Maybe there is a chance that things will change for the better someday, but I can't see it right now.  Truthfully, I don't want to see it either.  I'm out of hope and my pain meter is maxed out.  I just want a way for it all to stop.  I only know one way to stop it and to stay alive, nothing else has worked long term.

Everything I do is on my list. My secret “how to live life so no one knows you aren't really here” list. I haven't used that list for two years now. For two years, plus another four months if I count my inadvertent thawing, I have been waking up to my own emotions, feelings and pain. Lots of pain. I've dealt with it and had much needed help doing so. I spent several weeks feeling and a few being suicidal. I think I was in that dark place again for about five weeks . I thought it would be a long time, maybe 3-5 years before I would cycle back around to being that bad off again. I was wrong.

I got to the point I could be in church and the triggers and dissociation didn't necessarily happen every service and when they did it was manageable.
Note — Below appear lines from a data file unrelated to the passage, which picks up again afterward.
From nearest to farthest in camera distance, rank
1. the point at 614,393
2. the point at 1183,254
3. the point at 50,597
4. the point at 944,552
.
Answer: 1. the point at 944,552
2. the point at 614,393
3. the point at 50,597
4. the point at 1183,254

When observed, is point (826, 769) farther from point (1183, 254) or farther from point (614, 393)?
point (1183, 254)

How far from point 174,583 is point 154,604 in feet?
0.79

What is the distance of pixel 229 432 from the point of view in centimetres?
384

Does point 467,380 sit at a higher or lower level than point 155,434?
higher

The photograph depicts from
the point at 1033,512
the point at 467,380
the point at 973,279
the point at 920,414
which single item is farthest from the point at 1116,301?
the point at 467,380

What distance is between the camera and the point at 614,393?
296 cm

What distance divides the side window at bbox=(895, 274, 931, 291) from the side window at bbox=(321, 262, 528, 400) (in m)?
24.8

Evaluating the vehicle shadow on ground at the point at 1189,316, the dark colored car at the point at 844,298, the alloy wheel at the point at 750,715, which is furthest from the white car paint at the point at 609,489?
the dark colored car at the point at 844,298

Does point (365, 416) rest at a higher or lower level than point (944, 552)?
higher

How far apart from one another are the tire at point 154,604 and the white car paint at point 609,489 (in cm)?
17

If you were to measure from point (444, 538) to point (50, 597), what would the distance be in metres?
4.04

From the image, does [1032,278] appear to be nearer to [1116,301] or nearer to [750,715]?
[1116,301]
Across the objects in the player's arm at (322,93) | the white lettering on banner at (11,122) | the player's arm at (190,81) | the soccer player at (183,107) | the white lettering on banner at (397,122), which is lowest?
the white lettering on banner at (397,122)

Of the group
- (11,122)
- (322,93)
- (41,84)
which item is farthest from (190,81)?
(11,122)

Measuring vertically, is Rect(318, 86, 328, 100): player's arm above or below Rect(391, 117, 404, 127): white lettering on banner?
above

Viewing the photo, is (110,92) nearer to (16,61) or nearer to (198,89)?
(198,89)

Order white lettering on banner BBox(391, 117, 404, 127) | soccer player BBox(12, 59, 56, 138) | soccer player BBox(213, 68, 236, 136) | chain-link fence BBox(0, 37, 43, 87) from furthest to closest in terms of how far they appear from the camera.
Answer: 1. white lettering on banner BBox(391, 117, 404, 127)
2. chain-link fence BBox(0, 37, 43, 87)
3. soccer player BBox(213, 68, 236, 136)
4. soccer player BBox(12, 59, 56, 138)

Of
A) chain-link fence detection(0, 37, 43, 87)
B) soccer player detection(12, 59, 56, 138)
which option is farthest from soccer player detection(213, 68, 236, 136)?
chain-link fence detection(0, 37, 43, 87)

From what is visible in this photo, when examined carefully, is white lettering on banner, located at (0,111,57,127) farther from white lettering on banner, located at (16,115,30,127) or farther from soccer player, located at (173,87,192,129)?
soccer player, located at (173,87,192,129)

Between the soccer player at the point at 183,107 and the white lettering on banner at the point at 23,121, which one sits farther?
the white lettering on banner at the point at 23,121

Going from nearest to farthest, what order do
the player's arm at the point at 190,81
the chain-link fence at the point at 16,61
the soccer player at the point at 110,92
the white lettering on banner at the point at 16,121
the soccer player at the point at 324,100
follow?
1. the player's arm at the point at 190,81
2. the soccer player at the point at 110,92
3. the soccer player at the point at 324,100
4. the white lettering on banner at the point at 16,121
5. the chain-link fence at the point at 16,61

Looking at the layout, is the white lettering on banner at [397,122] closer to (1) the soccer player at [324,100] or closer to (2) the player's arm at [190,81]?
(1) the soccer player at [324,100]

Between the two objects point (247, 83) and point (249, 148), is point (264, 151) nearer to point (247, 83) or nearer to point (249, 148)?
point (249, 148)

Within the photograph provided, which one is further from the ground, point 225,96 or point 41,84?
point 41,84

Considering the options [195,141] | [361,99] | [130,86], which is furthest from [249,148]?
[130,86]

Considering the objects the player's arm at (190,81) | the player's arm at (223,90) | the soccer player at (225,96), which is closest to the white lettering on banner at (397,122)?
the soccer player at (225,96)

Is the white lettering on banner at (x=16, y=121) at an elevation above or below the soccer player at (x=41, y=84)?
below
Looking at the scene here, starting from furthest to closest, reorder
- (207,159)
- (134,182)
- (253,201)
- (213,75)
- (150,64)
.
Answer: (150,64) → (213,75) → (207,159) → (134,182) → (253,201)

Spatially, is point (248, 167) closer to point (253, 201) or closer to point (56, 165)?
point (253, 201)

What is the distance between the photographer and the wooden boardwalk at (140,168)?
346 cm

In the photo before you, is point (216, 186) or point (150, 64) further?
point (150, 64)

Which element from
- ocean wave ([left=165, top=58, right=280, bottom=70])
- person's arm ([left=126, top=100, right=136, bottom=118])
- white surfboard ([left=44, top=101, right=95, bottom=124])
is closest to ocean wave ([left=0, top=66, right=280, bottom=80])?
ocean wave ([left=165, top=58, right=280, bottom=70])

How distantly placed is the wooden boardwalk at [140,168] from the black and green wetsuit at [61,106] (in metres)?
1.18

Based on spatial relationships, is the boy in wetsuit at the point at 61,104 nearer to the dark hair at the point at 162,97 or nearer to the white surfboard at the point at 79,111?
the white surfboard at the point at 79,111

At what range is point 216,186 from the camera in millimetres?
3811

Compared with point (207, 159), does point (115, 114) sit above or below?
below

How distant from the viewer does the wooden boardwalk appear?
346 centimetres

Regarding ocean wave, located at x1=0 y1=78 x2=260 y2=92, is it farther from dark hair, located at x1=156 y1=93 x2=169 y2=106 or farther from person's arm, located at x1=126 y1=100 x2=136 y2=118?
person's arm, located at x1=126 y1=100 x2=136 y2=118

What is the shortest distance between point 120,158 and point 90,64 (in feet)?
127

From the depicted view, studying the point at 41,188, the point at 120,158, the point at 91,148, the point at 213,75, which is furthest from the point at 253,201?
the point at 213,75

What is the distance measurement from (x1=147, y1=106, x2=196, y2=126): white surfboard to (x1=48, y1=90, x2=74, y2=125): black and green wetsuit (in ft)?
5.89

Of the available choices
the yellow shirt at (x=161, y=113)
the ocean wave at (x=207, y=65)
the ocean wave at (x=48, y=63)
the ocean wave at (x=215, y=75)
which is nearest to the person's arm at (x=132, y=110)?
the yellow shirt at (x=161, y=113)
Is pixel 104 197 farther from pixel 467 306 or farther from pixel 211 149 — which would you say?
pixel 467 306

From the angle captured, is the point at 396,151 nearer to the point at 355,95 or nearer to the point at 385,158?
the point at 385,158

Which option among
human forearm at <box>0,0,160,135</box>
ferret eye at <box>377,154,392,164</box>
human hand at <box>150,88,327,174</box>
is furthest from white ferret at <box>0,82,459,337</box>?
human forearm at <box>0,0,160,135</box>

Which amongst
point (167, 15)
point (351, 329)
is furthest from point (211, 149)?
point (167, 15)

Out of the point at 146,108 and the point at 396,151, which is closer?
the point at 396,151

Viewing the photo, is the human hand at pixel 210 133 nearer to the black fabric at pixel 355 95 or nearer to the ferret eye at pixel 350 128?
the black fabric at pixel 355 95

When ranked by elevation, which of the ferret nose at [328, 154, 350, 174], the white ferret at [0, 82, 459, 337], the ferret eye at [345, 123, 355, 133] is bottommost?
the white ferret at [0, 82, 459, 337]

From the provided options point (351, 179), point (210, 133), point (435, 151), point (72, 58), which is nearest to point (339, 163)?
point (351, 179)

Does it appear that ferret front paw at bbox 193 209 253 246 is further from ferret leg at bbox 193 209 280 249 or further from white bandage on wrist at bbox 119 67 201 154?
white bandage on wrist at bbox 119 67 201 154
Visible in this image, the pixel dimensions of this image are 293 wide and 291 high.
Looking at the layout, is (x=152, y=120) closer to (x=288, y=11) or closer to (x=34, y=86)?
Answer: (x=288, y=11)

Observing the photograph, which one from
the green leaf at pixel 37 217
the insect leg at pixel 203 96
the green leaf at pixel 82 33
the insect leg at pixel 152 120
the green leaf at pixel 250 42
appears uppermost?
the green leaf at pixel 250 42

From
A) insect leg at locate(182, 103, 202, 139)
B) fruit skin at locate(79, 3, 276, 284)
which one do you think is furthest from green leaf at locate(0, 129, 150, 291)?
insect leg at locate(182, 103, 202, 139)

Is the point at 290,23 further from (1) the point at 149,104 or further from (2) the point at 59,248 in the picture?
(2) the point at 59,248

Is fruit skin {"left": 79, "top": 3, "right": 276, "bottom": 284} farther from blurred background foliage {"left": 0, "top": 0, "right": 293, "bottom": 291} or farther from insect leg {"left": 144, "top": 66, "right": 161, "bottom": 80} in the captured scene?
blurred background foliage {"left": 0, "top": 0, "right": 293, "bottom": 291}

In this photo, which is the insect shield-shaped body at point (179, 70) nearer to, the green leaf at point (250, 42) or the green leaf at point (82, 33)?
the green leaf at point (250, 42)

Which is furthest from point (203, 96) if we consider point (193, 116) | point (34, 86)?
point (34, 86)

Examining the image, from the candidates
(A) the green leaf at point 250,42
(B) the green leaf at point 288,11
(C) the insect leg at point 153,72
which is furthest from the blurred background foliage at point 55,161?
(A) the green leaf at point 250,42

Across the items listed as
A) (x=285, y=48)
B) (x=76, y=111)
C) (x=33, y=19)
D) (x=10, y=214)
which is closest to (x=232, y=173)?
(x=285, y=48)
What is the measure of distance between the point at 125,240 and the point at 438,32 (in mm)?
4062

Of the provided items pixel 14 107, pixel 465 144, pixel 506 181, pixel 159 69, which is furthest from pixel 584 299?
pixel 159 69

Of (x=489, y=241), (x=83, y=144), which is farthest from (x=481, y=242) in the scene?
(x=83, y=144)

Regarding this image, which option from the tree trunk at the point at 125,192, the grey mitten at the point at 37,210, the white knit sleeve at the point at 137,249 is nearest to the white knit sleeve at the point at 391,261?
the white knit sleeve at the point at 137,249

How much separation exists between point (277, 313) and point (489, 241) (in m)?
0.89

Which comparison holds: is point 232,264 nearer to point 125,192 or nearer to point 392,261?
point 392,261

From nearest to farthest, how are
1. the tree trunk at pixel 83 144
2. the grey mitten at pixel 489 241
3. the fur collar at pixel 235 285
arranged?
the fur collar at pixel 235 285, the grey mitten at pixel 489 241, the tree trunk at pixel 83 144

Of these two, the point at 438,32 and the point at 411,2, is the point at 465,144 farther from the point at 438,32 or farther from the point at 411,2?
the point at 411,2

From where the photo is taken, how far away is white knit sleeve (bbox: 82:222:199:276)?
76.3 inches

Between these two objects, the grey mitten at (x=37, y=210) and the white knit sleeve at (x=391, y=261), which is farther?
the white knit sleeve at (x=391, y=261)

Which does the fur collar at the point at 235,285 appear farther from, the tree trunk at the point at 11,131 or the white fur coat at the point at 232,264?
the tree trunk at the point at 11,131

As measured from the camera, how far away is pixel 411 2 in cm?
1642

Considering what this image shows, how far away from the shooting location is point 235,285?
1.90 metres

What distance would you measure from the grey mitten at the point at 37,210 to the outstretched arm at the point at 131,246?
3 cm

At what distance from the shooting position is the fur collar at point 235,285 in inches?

It took the better part of two years to get to that place. Even then there were plenty of days where I didn't function well and was checked out and not able to do the mom thing.


NO. MORE.

I'm done.

I'm done working so hard to be okay and honestly thinking that this time it will work. This time, because the message is so different and I'm believed and and and... There is just no fixing me. Not a real fix, not real healing, no truly getting past the PTSD and dissociation and the failure of being a good mom, who is truly and always here for my kids. I can't give them these two years back or all the other years where I was trying to find help, but I can give them a well programmed mom who does the right things at the right times(with just a little bit of lag). This I can do. This is what I'm good at. I've done this my whole life except for those times when I longed for something more, something real and for the experience of having real emotions besides anger.

I've done the emotion thing now for the last year or so and it's just not worth it. I've experienced the good emotions in what I think are genuine feelings. It was amazing to feel, really feel happiness and to laugh spontaneously without thinking about it and cuing myself to laugh. As great as all that was I can't keep those good emotions without also keeping myself open to their opposites. The price is too high and I can't keep paying it.

Tears are turned off

feelings are being dampened

I'm starting to look ok again.
 
The true test will be when we tell the boys and we send them away.  Until then, I practice for the big day.  The day when I rip my heart to shreds and pretend it doesn't hurt.